Os manifestantes, que testemunhas afirmavam ser sulistas cristãos, atacaram árabes nas ruas da capital, saquearam lojas e incendiaram carros e uma distribuidora de combustível. Era possível ouvir em toda a cidade rajadas de metralhadora. A situação só foi controlada no fim da tarde, quando a polícia e o Exército tomaram as ruas após confrontos com os cristãos, que reclamam serem negligenciados por Cartum. Além do luto oficial de três dias, Al Bashir foi obrigado a decretar toque de recolher até esta manhã.
Segundo organizações humanitárias, também houve distúrbios em cidades do Sul, como Juba e Malakal.

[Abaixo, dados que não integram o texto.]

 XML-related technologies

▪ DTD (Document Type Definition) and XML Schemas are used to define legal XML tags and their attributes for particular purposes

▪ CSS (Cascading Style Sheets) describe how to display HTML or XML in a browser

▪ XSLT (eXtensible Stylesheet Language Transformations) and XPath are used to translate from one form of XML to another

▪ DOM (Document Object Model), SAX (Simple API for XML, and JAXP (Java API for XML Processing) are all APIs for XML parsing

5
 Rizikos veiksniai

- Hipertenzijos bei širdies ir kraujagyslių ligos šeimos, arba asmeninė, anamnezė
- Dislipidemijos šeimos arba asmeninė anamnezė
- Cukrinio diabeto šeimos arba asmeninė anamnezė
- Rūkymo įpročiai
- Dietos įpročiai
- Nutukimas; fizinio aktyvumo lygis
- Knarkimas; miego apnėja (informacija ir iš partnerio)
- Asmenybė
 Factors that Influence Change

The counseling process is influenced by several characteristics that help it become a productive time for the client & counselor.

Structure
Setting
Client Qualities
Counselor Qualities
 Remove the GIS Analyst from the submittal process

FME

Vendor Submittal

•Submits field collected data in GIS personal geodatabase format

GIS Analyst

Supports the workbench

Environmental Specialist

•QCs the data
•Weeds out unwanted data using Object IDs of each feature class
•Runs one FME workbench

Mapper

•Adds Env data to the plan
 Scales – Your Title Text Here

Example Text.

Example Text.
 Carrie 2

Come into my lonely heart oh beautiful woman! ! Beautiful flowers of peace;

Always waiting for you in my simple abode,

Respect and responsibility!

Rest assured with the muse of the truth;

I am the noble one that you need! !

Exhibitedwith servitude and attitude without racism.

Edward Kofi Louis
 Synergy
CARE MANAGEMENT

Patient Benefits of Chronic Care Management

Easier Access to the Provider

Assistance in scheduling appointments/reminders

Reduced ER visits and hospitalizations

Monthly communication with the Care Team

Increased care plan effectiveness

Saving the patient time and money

Garang morreu na noite de sábado, na queda do helicóptero presidencial de Uganda, que viajava de Kampala (Uganda) para o Sudão. O ex-líder rebelde voltava de uma reunião com o presidente ugandense Yoweri Museveni. Outras seis pessoas que estavam no aparelho e a tripulação de sete técnicos também morreram. Segundo uma fonte de Campala, uma forte tempestade foi a causa do acidente, ocorrido nas montanhas perto da fronteira entre ambos os países. O enterro de Garang será em New Site, a base do MLPS.
- É chocante, é a perda de um líder visionário - comentou o general Lazarus Sumbeiywo, medidador-chefe dos diálogos de paz do Sudão.
Membros do MLPS prometeram que vão manter o cessar-fogo com o governo. Também o presidente Al Bashir garantiu na televisão que ''o acordo de paz vai se manter como planejado''. Mas para John Prendergast, conselheiro especial do International Crisis Group, a morte de Garang pode expor sérios ''cismas'' entre os próprios rebeldes sulistas.
- O MLPS tem um longo histórico de divisões e a não ser que consigam trabalhar rapidamente estas diferenças há um tumulto em potencial. Algumas pessoas em Cartum, como renegados e sabotadores que sempre se sentiram negligenciados, tentarão se aproveitar da situação - explicou.
Segundo Prendergast, o que ocorre é que Garang tinha uma posição muito centralizada e forte dentro do grupo político, que operava uma milícia.
- Muitas das propostas da negociação de paz eram dele - acrescentou.
O acordo foi assinado no Quênia, após anos de diálogo mediado por Sumbeiywo, general reformado do Exército queniano. Uma das cláusulas exigia que Garang fosse o primeiro vice-presidente do país. Agora, MLPS tem duas semanas para indicar sua nova autoridade no governo. Dentro do grupo, quem assumiu a liderança foi Salva Kiir Mayardit, que por muito tempo foi vice de Garang.
''Queremos garantir que a cúpula e os quadros do MLPS vão se manter unidos no esforço para a implementação completa do acordo de paz'', disse o novo líder, em comunicado.
É provável que Mayardit assuma os demais postos antes ocupados por Garang, como a vice-presidência nacional e a presidência interina do Sul do Sudão, por cinco meses. Analistas políticos se mostram um tanto preocupados. Garang sustentava que o Sul do país devia se manter politicamente unido ao Norte. Já Mayardit tem uma política mais seccional, que encontra respaldo principalmente entre a população austral.
Apesar do fim da guerra civil entre Sul e Norte, o Sudão enfrenta a pior crise civil da atualidade, na região de Darfur (Noroeste). O conflito começou em fevereiro de 2003, quando grupos rebeldes - o Movimento pela Justiça e Igualdade e o Movimento de Libertação do Sudão - se armaram contra Cartum, em protesto pela marginalização que sofriam e pelo controle dos recursos naturais. A mais violenta repressão veio da milícia Janjaweed, acusada de matar e estuprar moradores locais. Embora o governo sudanês negue ligações com o grupo, admite ter fornecido armas a alguns milicianos. Centenas de milhares de pessoas morreram e 2 milhões tiveram que se refugiar em países vizinhos.